In the old schema a country attribute would be stored in the users table. Now the country attribute has been moved into a separate address table:
users:
country # OLD
address_id # NEW [1:1 relation]
addresses:
id
country
The schema is actually more complex and the address contains more than just the country. Thus, every user needs to have his own address (1:1 relation).
When migrating the data, I'm having problems setting the foreign keys in the users table after inserting the addresses:
INSERT INTO addresses (country)
SELECT country FROM users WHERE address_id IS NULL
RETURNING id;
How do I propagate the IDs of the inserted rows and set the foreign key references in the users table?
The only solution I could come up with so far is creating a temporary user_id column in the addresses table and then updating the the address_id:
UPDATE users SET address_id = a.id FROM addresses AS a
WHERE users.id = a.user_id;
However, this turned out to be extremely slow (despite using indices on both users.id and addresses.user_id).
The users table contains about 3 million rows with 300k missing an associated address.
Is there any other way to insert derived data into one table and setting the foreign key reference to the inserted data in the other (without changing the schema itself)?
I'm using Postgres 8.3.14.
Thanks
I have now solved the problem by migrating the data with a Python/sqlalchemy script.

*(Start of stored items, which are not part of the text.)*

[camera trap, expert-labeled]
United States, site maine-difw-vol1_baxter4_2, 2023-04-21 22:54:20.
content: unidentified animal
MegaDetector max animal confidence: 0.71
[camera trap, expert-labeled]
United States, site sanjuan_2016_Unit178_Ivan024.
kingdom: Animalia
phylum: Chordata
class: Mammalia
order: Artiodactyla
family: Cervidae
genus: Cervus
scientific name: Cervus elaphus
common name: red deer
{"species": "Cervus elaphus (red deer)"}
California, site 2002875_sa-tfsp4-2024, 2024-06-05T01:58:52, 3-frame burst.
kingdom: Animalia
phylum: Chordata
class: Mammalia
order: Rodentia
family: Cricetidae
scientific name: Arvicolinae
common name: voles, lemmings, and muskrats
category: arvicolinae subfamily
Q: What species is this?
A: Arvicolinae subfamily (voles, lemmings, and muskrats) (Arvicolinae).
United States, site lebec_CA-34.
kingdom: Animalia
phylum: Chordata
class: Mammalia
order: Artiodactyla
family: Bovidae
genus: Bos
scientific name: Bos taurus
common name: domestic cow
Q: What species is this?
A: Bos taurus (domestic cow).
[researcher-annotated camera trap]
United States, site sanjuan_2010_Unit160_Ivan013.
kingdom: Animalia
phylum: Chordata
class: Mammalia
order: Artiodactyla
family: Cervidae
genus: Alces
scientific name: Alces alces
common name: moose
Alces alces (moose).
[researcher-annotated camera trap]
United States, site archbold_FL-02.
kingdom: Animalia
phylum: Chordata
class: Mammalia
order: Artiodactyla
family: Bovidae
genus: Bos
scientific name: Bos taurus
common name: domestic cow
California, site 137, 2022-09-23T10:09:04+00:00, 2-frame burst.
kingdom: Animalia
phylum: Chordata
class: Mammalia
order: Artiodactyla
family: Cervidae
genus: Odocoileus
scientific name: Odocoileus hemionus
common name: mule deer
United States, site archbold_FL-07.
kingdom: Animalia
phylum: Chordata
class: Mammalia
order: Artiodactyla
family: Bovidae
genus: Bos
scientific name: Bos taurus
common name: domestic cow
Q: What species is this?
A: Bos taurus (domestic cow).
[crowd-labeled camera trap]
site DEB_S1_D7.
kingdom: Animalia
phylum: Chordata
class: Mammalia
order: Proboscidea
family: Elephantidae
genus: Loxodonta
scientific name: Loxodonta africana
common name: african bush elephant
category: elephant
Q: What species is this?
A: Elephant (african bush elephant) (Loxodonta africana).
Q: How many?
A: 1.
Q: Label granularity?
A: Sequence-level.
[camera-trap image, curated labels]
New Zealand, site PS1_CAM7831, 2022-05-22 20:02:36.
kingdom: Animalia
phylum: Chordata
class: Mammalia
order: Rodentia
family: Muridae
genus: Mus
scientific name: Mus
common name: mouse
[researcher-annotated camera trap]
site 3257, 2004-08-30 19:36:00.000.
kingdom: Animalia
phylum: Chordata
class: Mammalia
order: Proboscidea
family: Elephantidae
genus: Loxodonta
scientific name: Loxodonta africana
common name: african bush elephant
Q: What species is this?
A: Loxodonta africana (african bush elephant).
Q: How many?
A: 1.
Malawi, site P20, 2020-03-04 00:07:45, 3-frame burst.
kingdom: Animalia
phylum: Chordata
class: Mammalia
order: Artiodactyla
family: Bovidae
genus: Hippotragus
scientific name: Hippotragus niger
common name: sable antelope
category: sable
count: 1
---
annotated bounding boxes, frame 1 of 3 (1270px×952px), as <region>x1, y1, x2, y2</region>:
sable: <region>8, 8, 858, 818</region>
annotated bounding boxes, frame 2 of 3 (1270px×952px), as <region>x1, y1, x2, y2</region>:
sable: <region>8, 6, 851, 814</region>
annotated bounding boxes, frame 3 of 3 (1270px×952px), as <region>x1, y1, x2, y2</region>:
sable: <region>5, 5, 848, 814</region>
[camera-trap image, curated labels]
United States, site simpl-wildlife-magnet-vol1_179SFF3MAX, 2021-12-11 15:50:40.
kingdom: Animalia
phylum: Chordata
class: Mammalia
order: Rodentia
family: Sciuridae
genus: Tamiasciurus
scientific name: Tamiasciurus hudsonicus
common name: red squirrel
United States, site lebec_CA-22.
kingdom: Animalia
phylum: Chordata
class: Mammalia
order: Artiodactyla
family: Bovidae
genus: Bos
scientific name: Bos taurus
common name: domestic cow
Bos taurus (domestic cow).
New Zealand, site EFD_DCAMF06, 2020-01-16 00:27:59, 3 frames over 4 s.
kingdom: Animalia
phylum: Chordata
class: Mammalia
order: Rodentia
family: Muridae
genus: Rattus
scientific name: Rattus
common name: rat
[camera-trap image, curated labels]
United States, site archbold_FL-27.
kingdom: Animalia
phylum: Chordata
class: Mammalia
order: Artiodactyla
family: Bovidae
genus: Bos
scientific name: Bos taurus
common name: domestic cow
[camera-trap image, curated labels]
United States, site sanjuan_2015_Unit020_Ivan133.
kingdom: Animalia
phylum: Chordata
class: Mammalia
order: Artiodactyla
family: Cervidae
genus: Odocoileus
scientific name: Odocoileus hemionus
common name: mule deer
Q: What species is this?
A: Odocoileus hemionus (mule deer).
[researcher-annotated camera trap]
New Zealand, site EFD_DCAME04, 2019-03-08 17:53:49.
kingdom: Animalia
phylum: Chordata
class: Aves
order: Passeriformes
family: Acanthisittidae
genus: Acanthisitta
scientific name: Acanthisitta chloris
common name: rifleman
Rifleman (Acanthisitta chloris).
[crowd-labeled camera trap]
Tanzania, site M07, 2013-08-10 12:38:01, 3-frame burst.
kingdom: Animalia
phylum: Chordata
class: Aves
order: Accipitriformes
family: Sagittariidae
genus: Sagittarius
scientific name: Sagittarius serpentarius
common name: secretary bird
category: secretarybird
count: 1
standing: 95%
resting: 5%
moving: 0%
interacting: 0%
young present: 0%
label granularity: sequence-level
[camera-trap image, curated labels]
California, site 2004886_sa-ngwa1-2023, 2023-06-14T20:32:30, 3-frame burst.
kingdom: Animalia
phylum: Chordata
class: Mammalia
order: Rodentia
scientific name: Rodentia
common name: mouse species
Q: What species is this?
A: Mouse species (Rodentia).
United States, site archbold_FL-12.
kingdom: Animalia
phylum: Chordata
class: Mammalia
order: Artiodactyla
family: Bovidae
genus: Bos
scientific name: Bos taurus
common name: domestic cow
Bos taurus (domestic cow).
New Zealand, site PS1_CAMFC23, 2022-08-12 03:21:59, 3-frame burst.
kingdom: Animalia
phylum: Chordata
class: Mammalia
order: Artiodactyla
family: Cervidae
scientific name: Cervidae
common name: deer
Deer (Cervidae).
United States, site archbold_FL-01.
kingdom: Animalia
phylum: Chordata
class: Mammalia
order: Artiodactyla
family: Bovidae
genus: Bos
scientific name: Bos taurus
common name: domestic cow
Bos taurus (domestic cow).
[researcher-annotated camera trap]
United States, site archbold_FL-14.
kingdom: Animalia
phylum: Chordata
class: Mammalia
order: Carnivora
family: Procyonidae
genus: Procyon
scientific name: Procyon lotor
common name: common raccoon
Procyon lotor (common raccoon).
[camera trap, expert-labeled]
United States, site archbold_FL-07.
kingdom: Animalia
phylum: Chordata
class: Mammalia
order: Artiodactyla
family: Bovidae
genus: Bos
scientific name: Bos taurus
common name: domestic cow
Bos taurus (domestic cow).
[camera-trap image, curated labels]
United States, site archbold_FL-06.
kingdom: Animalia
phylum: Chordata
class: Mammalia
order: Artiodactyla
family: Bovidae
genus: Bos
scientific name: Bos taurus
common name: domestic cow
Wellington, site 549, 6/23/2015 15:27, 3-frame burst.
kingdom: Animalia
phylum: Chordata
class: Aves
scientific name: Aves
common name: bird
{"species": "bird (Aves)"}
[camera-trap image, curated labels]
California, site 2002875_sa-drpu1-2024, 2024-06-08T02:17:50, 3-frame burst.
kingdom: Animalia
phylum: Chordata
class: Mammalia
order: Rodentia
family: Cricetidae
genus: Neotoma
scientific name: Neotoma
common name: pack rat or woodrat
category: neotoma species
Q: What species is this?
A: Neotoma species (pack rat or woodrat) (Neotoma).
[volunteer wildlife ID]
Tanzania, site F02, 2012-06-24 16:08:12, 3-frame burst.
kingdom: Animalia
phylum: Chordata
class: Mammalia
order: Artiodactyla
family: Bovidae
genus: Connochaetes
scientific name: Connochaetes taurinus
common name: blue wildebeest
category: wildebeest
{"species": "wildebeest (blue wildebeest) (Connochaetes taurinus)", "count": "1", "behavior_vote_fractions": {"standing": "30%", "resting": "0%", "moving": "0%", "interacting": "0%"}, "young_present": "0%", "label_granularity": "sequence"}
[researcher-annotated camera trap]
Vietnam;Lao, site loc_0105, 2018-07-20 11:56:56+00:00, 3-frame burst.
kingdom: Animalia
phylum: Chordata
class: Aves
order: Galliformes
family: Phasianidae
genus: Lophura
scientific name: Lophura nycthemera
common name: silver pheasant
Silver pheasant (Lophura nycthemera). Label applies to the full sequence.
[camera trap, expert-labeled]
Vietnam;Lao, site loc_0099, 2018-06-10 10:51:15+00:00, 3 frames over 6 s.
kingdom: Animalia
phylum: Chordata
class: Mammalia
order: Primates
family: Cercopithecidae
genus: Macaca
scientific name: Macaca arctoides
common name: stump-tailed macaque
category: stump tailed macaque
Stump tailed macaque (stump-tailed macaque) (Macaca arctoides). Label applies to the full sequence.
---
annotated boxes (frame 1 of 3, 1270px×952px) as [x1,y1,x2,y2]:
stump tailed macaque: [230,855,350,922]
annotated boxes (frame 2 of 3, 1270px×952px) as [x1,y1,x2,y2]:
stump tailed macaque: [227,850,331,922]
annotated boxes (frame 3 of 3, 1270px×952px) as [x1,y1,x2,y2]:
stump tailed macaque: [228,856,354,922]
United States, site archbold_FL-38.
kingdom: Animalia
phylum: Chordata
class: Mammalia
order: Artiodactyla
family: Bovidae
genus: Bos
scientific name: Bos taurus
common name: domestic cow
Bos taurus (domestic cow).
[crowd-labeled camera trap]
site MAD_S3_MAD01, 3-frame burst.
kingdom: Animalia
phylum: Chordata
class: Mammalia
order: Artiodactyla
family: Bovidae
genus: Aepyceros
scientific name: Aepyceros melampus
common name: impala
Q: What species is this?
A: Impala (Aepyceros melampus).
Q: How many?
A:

It turned out to be much easier (for me) than trying the same with SQL. Still, I'd be interested if anybody knows a way to process the RETURNING result of an INSERT statement in Postgres SQL.
The table users must have some primary key that you did not disclose. For the purpose of this answer I will name it users_id.
You can solve this rather elegantly with data-modifying CTEs introduced with PostgreSQL 9.1:
country is unique
The whole operation is rather trivial in this case:
WITH i AS (
INSERT INTO addresses (country)
SELECT country
FROM users
WHERE address_id IS NULL
RETURNING id, country
)
UPDATE users u
SET address_id = i.id
FROM i
WHERE i.country = u.country;
You mention version 8.3 in your question. Upgrade! Postgres 8.3 has reached end of life.
Be that as it may, this is simple enough with version 8.3. You just need two statements:
INSERT INTO addresses (country)
SELECT country
FROM users
WHERE address_id IS NULL;
UPDATE users u
SET address_id = a.id
FROM addresses a
WHERE address_id IS NULL
AND a.country = u.country;
country is not unique
That's more challenging. You could just create one address and link to it multiple times. But you did mention a 1:1 relationship that rules out such a convenient solution.
WITH s AS (
SELECT users_id, country
, row_number() OVER (PARTITION BY country) AS rn
FROM users
WHERE address_id IS NULL
)
, i AS (
INSERT INTO addresses (country)
SELECT country
FROM s
RETURNING id, country
)
, r AS (
SELECT *
, row_number() OVER (PARTITION BY country) AS rn
FROM i
)
UPDATE users u
SET address_id = r.id
FROM r
JOIN s USING (country, rn) -- select exactly one id for every user
WHERE u.users_id = s.users_id
AND u.address_id IS NULL;
As there is no way to unambiguously assign exactly one id returned from the INSERT to every user in a set with identical country, I use the window function row_number() to make them unique.
Not as straight forward with Postgres 8.3. One possible way:
INSERT INTO addresses (country)
SELECT DISTINCT country -- pick just one per set of dupes
FROM users
WHERE address_id IS NULL;
UPDATE users u
SET address_id = a.id
FROM addresses a
WHERE a.country = u.country
AND u.address_id IS NULL
AND NOT EXISTS (
SELECT * FROM addresses b
WHERE b.country = a.country
AND b.users_id < a.users_id
); -- effectively picking the smallest users_id per set of dupes
Repeat this until the last NULL value is gone from users.address_id.